◆ CONSIGNES DE L'EXERCICE:
A - D'après le texte sur la Monoline, combien de touches compte le clavier de cette machine ?
B - Recopiez sans rien changer le passage du texte sur la Monoline situé entre « Machine Monoline, premier » et « composés en italiques. », ces deux extraits compris.
C - Rédigez la suite du texte sur la Monoline, en reprenant après sa dernière phrase.

◆ TEXTE DU DOCUMENT:
Monoline

Monoline

1893.

William Stephen Scudder, qui fut collaborateur de Mergenthaler et dirigea la construction des machines à la Linotype Company, mit au point la Monoline, avant de devenir (dans les années 1910, quand les principaux brevets de la Linotype furent périmés) ingénieur en chef à l’Intertype Corporation.

Machine Monoline, premier modèle

La Monoline fut présentée à l’Exposition de Colomb (« Columbian Exhibition », Chicago, 1893), où elle obtint un diplôme d’honneur. Trente ans plus tard, plusieurs centaines de ces machines étaient en usage, principalement en Allemagne, où elles étaient construites (par la Monoline Maschinenfabrik1), en Suisse, aux Pays-Bas et même à Beyrouth. Le fait que la Monoline ne composait pas l’italique la destinait particulièrement aux pays germanophones, où l’on interlettre les caractères romains pour les termes qui dans d’autres pays seraient composés en italiques.

Composeuse Monoline

Malgré un certain succès, la Monoline ne résista pas à la concurrence de ses grandes sœurs, Linotypes et Intertypes (ainsi que la Typograph, de J.R. Rogers, également construite à Berlin).

Le principal souci de Scudder fut de simplifier la Linotype. Il en vint à grouper les matrices par 12 (un peu comme sur la « machine à bandes », ancêtre de la Linotype) sur des tiges où sont regroupées les lettres de même chasse. Ainsi les lettres q, v, p, u, d, h, n, o, a, g, b, k sont-elles réunies sur une même « barre-matrice ». Il y a 8 sortes de barres-matrices différentes, et chaque compartiment du magasin en contient de 50 à 100. Le clavier comprend donc 96 (8 x 12) touches. En appuyant sur l’une d’elles, on fait glisser  une barre-matrice, et en même temps on pousse une tige d’arrêt qui sélectionne, parmi les 12, le caractère voulu. Les espaces, classiques, sont du type à coins coulissants. La fonte est similaire à celle de la Linotype. Les matrices sont reprises par un rail descendant qui se glisse sous leurs crochets, et alignées par le bas. Comme les 8 sortes de matrices ont chacune une hauteur différente, il est très simple de les faire glisser sur 8 tringles superposées, qui vont les reconduire dans leurs compartiments respectifs. Une neuvième tige récupère les espaces-bandes.

Clavier de la Monoline (in Legros et Grant)

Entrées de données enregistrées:
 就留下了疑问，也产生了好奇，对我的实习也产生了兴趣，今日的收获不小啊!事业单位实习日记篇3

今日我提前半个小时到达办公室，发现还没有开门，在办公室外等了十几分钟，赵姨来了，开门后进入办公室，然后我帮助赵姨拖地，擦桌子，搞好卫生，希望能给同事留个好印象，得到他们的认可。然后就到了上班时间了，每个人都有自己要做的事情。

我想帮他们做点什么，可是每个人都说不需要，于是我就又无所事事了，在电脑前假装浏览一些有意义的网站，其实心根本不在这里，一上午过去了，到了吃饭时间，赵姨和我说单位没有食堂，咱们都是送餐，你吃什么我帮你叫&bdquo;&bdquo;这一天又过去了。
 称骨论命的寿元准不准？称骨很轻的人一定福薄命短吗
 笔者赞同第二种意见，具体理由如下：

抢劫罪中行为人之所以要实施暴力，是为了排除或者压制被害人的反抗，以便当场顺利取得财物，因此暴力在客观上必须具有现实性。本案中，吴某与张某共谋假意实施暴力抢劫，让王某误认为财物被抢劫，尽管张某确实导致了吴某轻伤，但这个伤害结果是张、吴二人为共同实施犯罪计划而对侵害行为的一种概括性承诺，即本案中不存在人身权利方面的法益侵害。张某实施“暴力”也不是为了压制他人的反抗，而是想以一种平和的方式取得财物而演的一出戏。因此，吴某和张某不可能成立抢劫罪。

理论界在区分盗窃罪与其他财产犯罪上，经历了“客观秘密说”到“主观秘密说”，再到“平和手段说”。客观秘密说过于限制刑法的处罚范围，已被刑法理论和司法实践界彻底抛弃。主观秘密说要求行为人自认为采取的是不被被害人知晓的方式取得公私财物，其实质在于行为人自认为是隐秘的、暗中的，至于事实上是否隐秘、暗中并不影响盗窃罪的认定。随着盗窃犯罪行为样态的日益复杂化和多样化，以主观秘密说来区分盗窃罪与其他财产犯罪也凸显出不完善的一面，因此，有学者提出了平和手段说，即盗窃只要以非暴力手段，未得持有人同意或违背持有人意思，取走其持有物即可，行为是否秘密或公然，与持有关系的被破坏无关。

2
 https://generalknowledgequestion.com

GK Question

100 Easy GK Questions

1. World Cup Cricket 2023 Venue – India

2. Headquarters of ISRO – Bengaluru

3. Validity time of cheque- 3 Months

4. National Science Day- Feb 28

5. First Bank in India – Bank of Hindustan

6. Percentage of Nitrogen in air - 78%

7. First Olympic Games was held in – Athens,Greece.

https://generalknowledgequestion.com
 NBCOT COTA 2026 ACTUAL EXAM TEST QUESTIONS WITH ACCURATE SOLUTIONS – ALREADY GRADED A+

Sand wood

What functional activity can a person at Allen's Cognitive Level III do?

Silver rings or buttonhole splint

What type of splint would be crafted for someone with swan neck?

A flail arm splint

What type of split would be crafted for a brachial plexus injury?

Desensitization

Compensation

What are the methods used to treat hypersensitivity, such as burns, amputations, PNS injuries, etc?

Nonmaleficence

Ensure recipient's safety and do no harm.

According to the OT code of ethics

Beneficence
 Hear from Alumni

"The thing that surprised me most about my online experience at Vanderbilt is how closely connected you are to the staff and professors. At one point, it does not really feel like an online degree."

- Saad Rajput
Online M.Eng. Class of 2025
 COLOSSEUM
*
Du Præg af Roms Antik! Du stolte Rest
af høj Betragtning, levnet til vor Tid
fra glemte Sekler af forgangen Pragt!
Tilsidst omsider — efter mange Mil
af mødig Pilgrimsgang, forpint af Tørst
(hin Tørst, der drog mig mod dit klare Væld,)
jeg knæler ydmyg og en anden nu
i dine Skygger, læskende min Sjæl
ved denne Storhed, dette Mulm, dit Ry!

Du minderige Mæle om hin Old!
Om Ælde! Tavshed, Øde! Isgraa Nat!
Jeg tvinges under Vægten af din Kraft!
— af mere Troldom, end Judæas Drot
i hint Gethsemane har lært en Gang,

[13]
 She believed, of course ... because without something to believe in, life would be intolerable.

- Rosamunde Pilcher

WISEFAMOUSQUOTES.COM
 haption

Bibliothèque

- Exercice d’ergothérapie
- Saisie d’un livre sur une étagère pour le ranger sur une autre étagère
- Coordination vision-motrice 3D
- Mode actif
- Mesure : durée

◆ VOS RÉPONSES RÉDIGÉES:
A - Le clavier de la Monoline compte 96 touches (8 x 12).

B -
Machine Monoline, premier modèle

La Monoline fut présentée à l’Exposition de Colomb (« Columbian Exhibition », Chicago, 1893), où elle obtint un diplôme d’honneur. Trente ans plus tard, plusieurs centaines de ces machines étaient en usage, principalement en Allemagne, où elles étaient construites (par la Monoline Maschinenfabrik1), en Suisse, aux Pays-Bas et même à Beyrouth. Le fait que la Monoline ne composait pas l’italique la destinait particulièrement aux pays germanophones, où l’on interlettre les caractères romains pour les termes qui dans d’autres pays seraient composés en italiques.

C -
Principaux atouts de la Monoline : un prix de moitié inférieur à celui de la Linotype ; un faible encombrement (environ un mètre carré, sur 1 m de haut); une grande simplicité de construction, notamment dans la partie distribution. Mais l’absence des caractères italiques lui ferma sûrement bien des portes. Et le souci de simplification avait conduisit à proposer un moule par justification et par corps, ce qui manquait de souplesse. Par ailleurs, les brevets, pour l’exploitation desquels avait été créée la Monoline Composing Cie, furent rachetés par la Mergenthaler Linotype Company, et la machine ne put être construite ni vendue aux États-Unis. Elle le fut cependant au Canada2 et dans divers pays européens (en particulier Allemagne et Autriche, jusqu’en 1910), sans parvenir à entamer le quasi-monopole de la Linotype.

Dernier épisode pour cette machine aux environs de 1906, quand, autour du professeur Mac Namara, de la Cornell University (Ithaka, État de New York), un groupe de constructeurs reprit l’invention de Scudder, en la perfectionnant. Mais cette machine, bien que largement supérieure aux modèles précédents, fut combattue par la Monoline Maschinenfabrik de Berlin, qui en empêcha la commercialisation en Europe.

Réf. : La Typologie-Tucker, 1897.
L’Imprimerie, 1899.
L’Intermédiaire des imprimeurs, 15 mars 1895.
Brochure publicitaire Monoline.

Inland Printer, janvier 1894, juillet 1901, février 1902.
Antoine Seyl, Histoire illustrée des machines à composer typographiques et phototypographiques, Bruxelles, 1966.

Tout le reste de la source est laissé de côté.